(Exercise details)
Set down only what runs from the line containing "genus: Crypturellus" through the last line of the data, exactly as it reads.

(Extracted material)

※ ※ ※

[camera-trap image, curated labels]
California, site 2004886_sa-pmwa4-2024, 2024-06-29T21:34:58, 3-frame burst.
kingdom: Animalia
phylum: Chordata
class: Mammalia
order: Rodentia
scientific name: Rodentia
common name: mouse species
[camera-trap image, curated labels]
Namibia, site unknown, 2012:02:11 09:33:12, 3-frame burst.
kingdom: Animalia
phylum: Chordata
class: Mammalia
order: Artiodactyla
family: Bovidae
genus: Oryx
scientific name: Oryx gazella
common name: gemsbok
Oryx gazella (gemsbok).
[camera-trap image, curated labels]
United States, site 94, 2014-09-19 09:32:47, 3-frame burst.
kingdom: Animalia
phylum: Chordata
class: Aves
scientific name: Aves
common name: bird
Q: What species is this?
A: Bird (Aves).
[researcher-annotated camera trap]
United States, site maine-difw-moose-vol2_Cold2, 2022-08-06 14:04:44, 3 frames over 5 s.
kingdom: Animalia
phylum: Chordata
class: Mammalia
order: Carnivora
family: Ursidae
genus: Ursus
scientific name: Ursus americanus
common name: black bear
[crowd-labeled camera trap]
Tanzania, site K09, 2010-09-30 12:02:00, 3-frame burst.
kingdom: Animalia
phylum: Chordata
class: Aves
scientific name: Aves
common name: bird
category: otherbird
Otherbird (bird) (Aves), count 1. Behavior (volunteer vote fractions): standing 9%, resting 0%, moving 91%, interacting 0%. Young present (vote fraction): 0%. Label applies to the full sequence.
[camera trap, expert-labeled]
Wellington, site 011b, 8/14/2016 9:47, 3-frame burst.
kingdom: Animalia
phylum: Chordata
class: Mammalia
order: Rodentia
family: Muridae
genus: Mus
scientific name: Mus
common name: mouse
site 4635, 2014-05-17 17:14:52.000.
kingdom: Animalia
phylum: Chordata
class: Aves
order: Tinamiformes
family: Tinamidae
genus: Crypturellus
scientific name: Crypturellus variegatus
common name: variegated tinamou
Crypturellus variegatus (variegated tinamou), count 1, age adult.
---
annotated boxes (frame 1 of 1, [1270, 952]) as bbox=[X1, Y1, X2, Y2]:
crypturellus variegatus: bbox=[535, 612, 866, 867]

※ ※ ※

(Result of this exercise)
genus: Crypturellus
scientific name: Crypturellus variegatus
common name: variegated tinamou
Crypturellus variegatus (variegated tinamou), count 1, age adult.
---
annotated boxes (frame 1 of 1, [1270, 952]) as bbox=[X1, Y1, X2, Y2]:
crypturellus variegatus: bbox=[535, 612, 866, 867]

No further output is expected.